Increasing water scarcity in the country could lead to food insecurity in the coming years as 90 percent of the total available water is used for irrigation with 80 percent farmland in the country. According to a report of the Asian Development Bank (ADB), Pakistan is one of the most water-stressed countries in the world, not far from being classified as "water scarce," with less than 1,000 cubic meters per person per year.
Water demand exceeds supply, which has caused maximum withdrawal from reservoirs, it says, adding that at present, Pakistan's storage capacity is limited to a 30-day supply, well below the recommended 1,000 days for countries with a similar climate. The report says that climate change is affecting snowmelt and reducing flows into the Indus River, the main supply source. Increases in storage capacity to manage periods of low snowmelt and low rainfall are required, as well as the rehabilitation of the distribution system to reduce losses.
"Improved water management is critical to deliver sufficient water to the 80 percent of farmland in the country that is irrigated," it says. Pervaiz Amir, country director of the Pakistan Water Partnership, told Business Recorder that in Pakistan 90 percent of water is used in agriculture and if this is not reduced, within five to ten years farmers in the Indus basin will no longer be able to grow water-intensive cash crops like sugar cane, rice and cotton.
He said the country's wheat production fell by 1.5 million tons last year due to water shortages and hail storms in some parts of the Indus basin. Amir said the government should promote strip cropping and encourage farmers to grow a more diverse range of gains, such as millet, maize and sorghum, to boost food security besides providing them more resilient seeds.
According to a study of the International Water-logging and Salinity Research Institute (IWASRI), part of the Water and Power Development Authority, about 145 million acre-feet of water flows through Pakistan each year, but the country's existing storage capacity is only 14 million acre-feet, meaning it can only store enough water to last 30 days. The international standard is 120 days.

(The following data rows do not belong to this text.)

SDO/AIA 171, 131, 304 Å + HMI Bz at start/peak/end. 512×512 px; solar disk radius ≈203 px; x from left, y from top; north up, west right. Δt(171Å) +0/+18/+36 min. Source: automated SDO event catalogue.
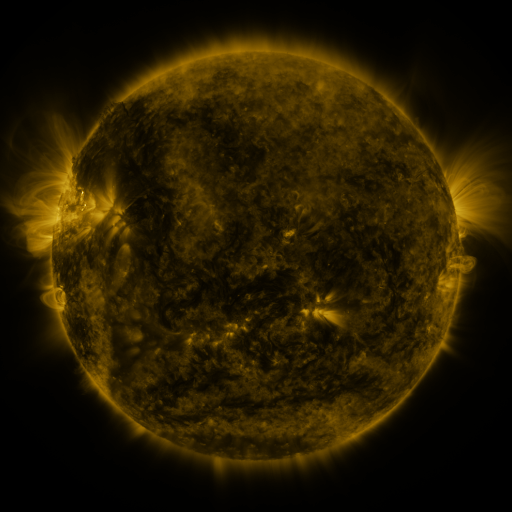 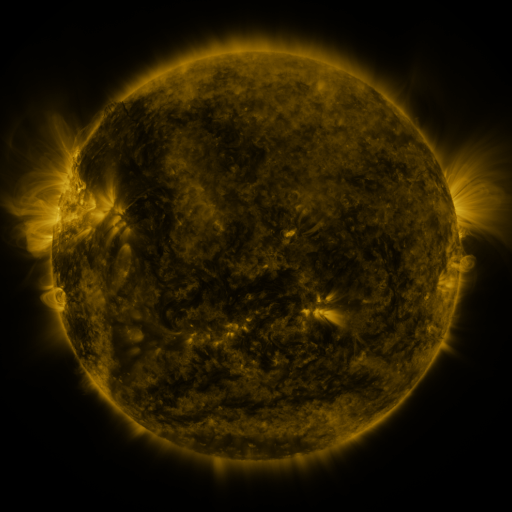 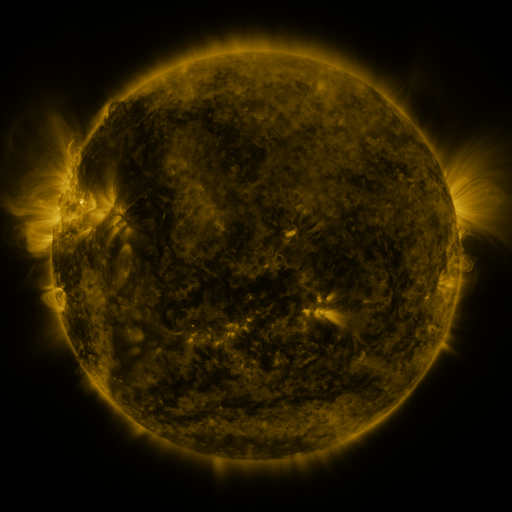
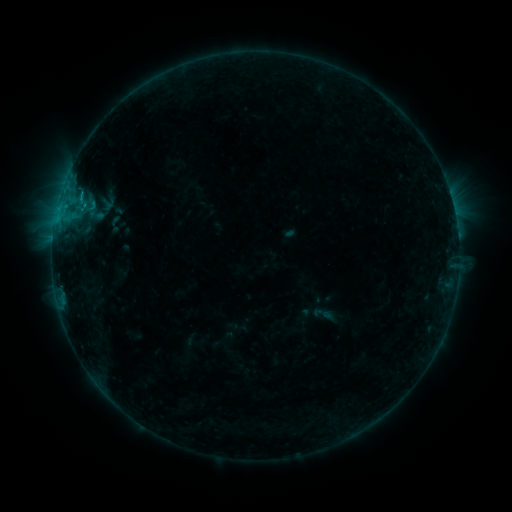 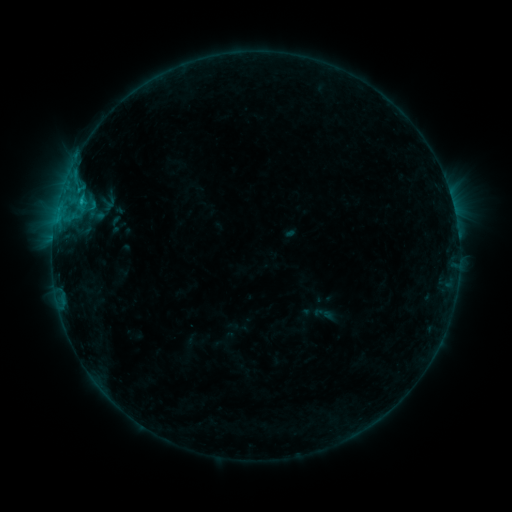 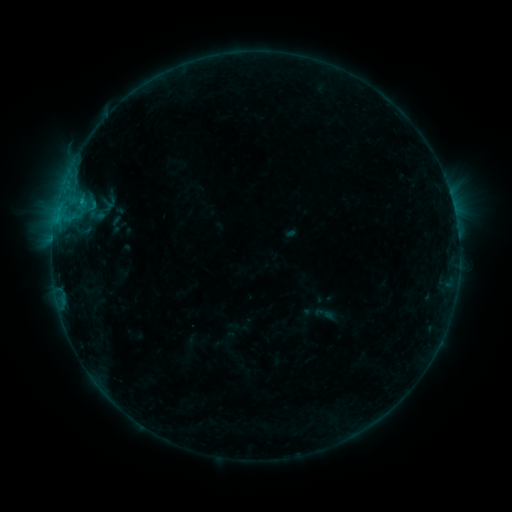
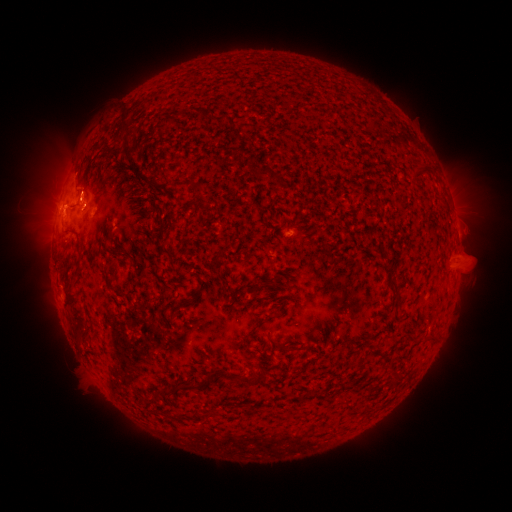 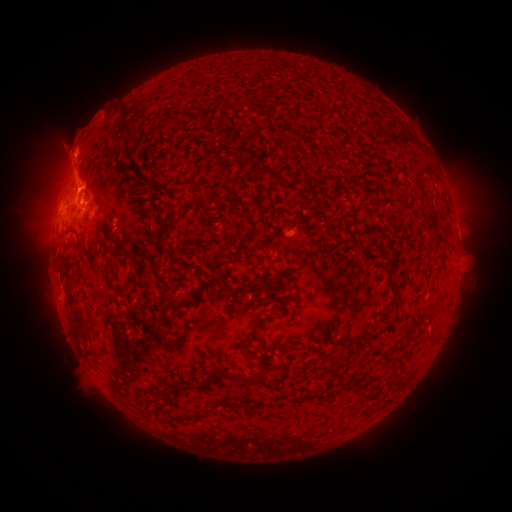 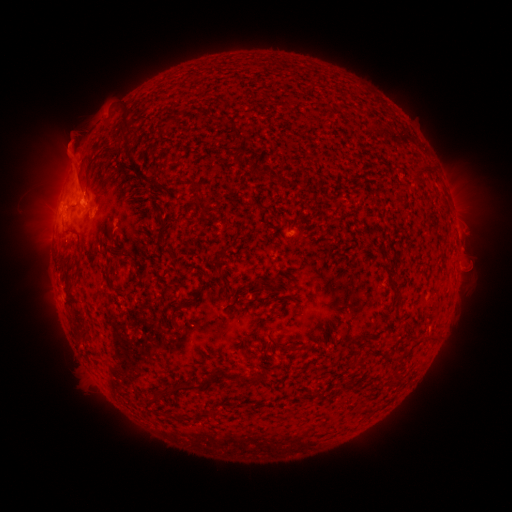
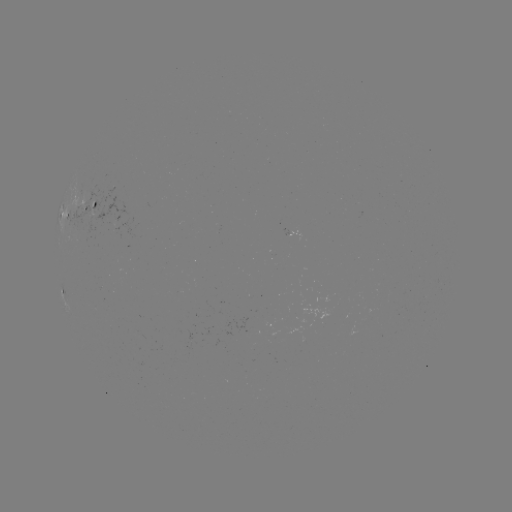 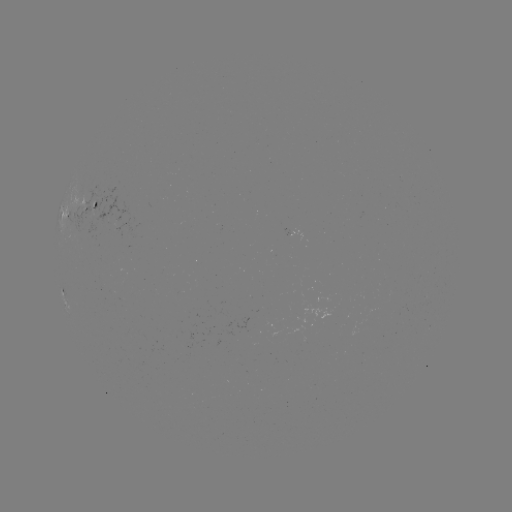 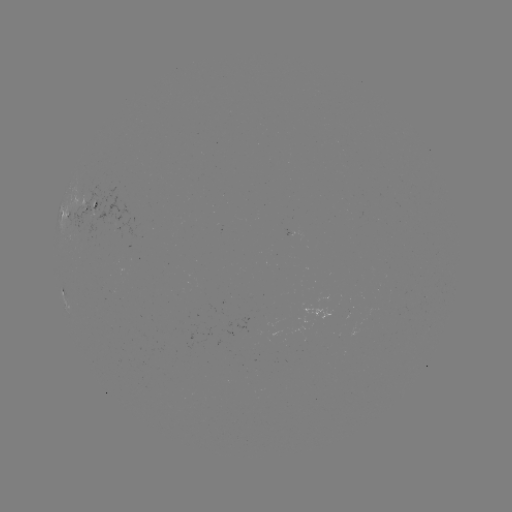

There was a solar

Muhammad Saeed, director at IWASRI, said that 42 percent of the land in Punjab is irrigated using wells and the excessive pumping of groundwater is quickly lowering the water table. "In the near future, farmers will no longer be able to grow water-intensive crops like sugarcane and rice," he said. Citing the study, he said that across Punjab province, the groundwater supplies are depleting at 16 to 55 centimetres (6 to 21 inches) a year, and this could potentially threaten the food security in the coming years if more water reservoirs are not constructed.
Pakistan is the world's fourth largest producer of rice after China, India and Indonesia. The average production of the crop stands around six million tons each year, with cultivation on over 2.5 million hectares. According to the 2010 agricultural census carried out by the Pakistan Bureau of Statistics, almost 64 percent of the country's population lives in rural areas and earns a living from agricultural activities such as crop cultivation, livestock rearing, and transportation of agricultural products to market.
Abid Qaiyum Suleri, executive director of the Sustainable Development Policy Institute, however says that at present, half of Pakistan's population is food insecure and if the current trend of water depletion continues in Punjab and parts of Khyber Pakhtunkhwa-two regions that are home to 80 percent of Pakistan's farming population - food production and farming income will suffer.
Almost half of Pakistan's population does not have enough food for an active and healthy life, according to a recent report by the Sustainable Development Policy Institute. A growing number of districts in Punjab, Sindh and Khyber Pakhtunkhwa provinces are facing food insecurity according to the report. In Balochistan, the worst affected region in the country, 90 percent of districts suffer from food insecurity. The SDPI study recommends the government should construct more small dams at the community or catchement level to conserve rainwater and recharge groundwater. It also suggests the government to improve crop irrigation techniques, since 40 percent of irrigation water is wasted.